As she got smaller, I felt like I was growing larger because my mom could fit into my clothing. I
knew it wasn't true, but it kept on haunting me. I've had confidence issues for as long as I could remember and having my mom lose the weight and fit in my clothes pushed the issues further.
Every time she asked me if she looked any skinnier or if she looked good, I would put a smile on my face and tell her that she did, because she always did, but there was a part of me that was really bothered by the whole process. Unfortunately, I never told her.
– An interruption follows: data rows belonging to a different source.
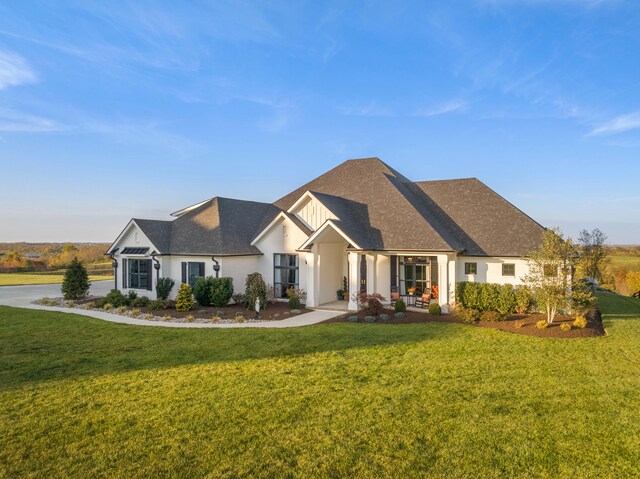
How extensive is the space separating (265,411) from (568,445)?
4679mm

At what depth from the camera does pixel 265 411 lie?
6.55 metres

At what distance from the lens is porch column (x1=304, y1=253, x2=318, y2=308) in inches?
762

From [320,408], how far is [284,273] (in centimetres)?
1478

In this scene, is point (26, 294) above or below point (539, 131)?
below

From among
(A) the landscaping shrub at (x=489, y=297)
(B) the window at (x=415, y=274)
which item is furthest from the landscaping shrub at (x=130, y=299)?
(A) the landscaping shrub at (x=489, y=297)

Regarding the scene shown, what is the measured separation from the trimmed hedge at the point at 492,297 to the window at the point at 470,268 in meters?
2.03

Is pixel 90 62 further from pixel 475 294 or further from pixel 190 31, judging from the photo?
pixel 475 294

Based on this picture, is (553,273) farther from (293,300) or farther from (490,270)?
(293,300)

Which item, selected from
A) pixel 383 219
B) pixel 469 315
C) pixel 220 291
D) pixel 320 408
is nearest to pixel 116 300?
A: pixel 220 291

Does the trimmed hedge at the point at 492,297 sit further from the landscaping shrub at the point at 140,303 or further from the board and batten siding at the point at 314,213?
the landscaping shrub at the point at 140,303

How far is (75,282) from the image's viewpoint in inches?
874

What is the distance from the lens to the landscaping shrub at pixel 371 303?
16.8 m

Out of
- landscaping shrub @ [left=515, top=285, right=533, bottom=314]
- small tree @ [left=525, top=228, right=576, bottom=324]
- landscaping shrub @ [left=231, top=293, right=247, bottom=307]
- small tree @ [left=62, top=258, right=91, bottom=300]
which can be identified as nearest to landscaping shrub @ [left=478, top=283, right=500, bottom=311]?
landscaping shrub @ [left=515, top=285, right=533, bottom=314]

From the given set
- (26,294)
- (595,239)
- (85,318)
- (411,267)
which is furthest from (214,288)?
(595,239)
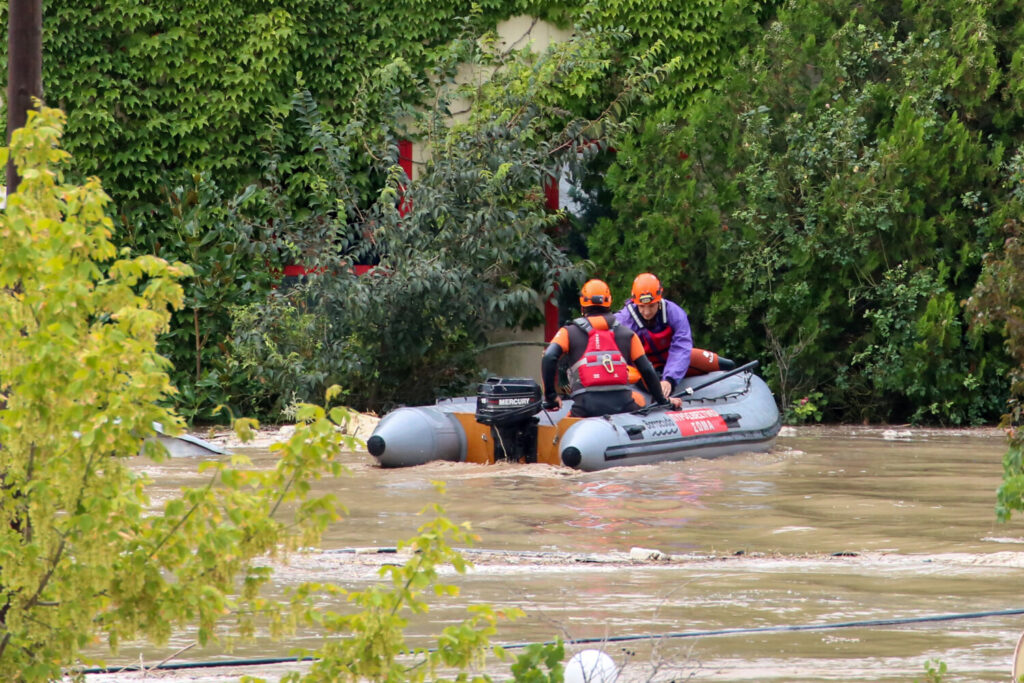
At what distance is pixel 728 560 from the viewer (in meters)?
7.52

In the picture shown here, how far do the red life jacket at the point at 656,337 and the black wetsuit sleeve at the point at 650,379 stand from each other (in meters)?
0.92

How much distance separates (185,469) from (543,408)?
300cm

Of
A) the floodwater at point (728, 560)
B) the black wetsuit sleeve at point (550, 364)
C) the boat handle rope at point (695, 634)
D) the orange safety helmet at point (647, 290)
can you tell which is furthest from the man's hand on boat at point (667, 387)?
the boat handle rope at point (695, 634)

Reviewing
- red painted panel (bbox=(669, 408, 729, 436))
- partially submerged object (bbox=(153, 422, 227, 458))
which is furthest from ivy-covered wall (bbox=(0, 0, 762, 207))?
red painted panel (bbox=(669, 408, 729, 436))

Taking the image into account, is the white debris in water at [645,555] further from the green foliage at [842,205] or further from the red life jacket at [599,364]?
the green foliage at [842,205]

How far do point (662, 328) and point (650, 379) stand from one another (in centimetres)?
114

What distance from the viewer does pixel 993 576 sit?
6.91m

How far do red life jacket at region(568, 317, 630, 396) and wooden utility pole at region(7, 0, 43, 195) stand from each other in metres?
6.05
Once she fit into a size 12 jeans I got really upset, because it was only one size bigger than I was at the time. I became very nervous about her becoming smaller than me, and I don't know why. She must have known that something was wrong because she was asking me if I was okay for months. Up until that time, I told her I was okay and that nothing was bothering me. The thing you should know about my mom is that she's very perceptive and she knows me very well. She knew I wasn't okay, but she gave me space. Knowing that eventually I would talk to her.
By the time she fit into a size 12, I was ready to talk. I opened up and started to talk to her about how I felt about her weight loss. I told her that I was so proud of her and everything that she had accomplished. Momma B told me all the good things about losing weight and that she was so upset when she was heavy. After she told me about why she wanted to lose the weight and I understood her motivation, her words inspired me to start to also lose a couple of pounds.
I'm proud to say that I dropped from a size 10 to an 8 because of my moms help.
A couple weeks ago my mom and I went to the mall to buy some new clothes. That's one of our favorite things to do together these days. We gathered a whole bunch of clothes and brought them into the fitting room where we tried them on. It was so much fun and to be completely honest, we looked really good!
As we were trying on the clothes we both looked in the mirror and I realized something that I never
wanted to believe before... that we looked so much like sisters!
My mom will always be my inspiration and until the day I die and I will always be proud of her.
She is my teammate, workout partner, and overall best friend.
I hope that my mom can inspire you as much as she inspired me.